Safety and tolerability
The median duration of exposure was 43.4 weeks for asciminib and 29.2 weeks for bosutinib. At data cut-off, treatment was ongoing in 61.8 percent vs 30.3 percent of patients in the asciminib vs bosutinib group. The most common reasons for treatment discontinuation were lack of efficacy (21 percent vs 31.6 percent) and adverse events (AEs; 5.1 percent vs 21.1 percent). Among patients who discontinued bosutinib due to lack of efficacy, 28.9 percent switched to receive asciminib.
“Asciminib demonstrated a favourable safety profile compared with bosutinib. Grade ≥3 AEs occurred in 50.6 percent vs 60.5 percent of the patients,” said Hochhaus.
The most frequent all-grade AEs in the asciminib group were thrombocytopenia (28.8 percent vs 18.4 percent with bosutinib) and neutropenia (21.8 percent vs 21.1 percent). AEs associated with bosutinib were most frequently gastrointestinal events, including diarrhoea (71.1 percent vs 11.5 percent with asciminib), nausea (46.1 percent vs 11.5 percent), and vomiting (26.3 percent vs 7.1 percent).

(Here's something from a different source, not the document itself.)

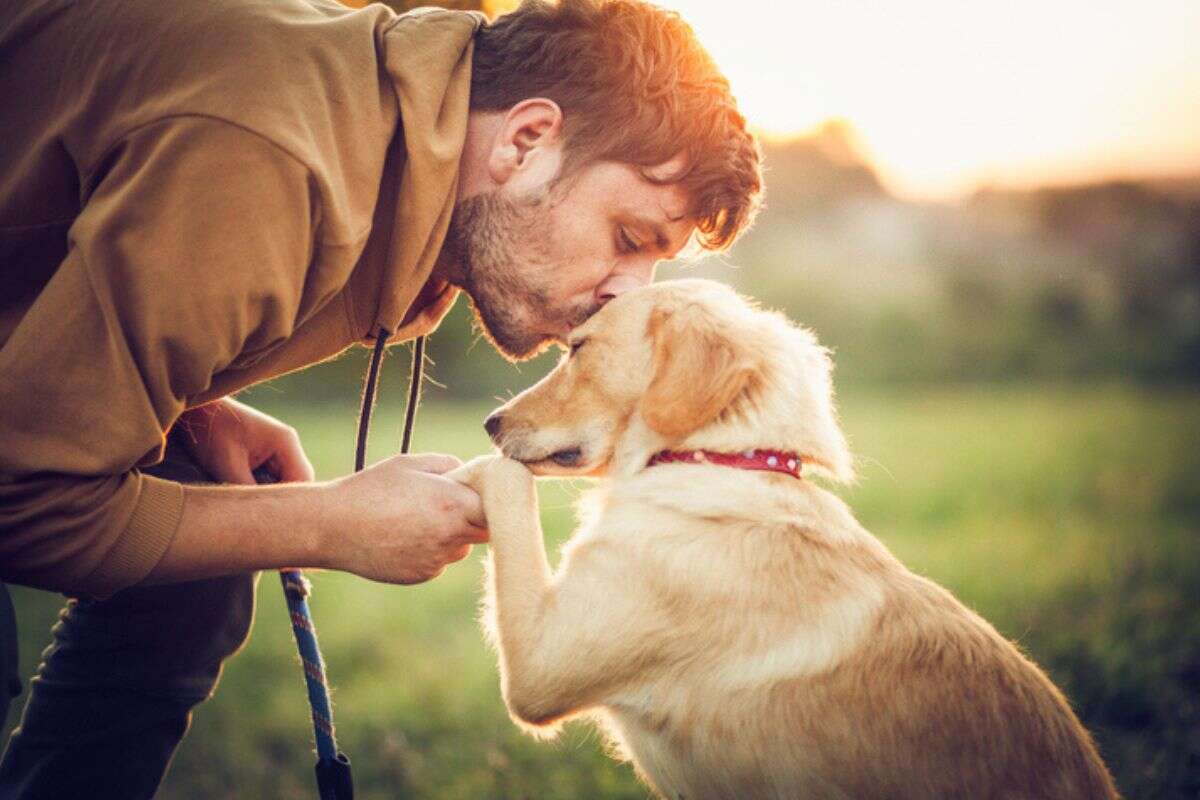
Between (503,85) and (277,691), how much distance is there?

“AEs in the asciminib group were generally manageable and rarely led to treatment discontinuation,” noted Hochhaus. “AEs led to treatment discontinuation in 5.8 percent vs 21.1 percent, and to dose adjustment or interruption in 37.8 percent vs 60.5 percent of patients in the asciminib vs bosutinib group, respectively.”
Fatal AEs during or within 30 days after end of treatment included arterial embolism in one patient and ischaemic stroke in one patient in the asciminib group, and septic shock in one patient in the bosutinib group. “These events were not considered to be related to study treatment,” said Hochhaus.
A potential treatment option
“ASCEMBL is the first controlled study comparing treatments for resistant/intolerant patients with CML. Results showed statistically significant and clinically meaningful superior efficacy as well as a favourable safety profile of asciminib, a first-in-class STAMP inhibitor, vs bosutinib. These results support the use of asciminib as a new treatment option in CML, particularly in patients with resistance or intolerance to ≥2 TKIs,” he concluded. “BCR-ABL1 mutations remain the key driver of CML even in patients treated in the third line or beyond.”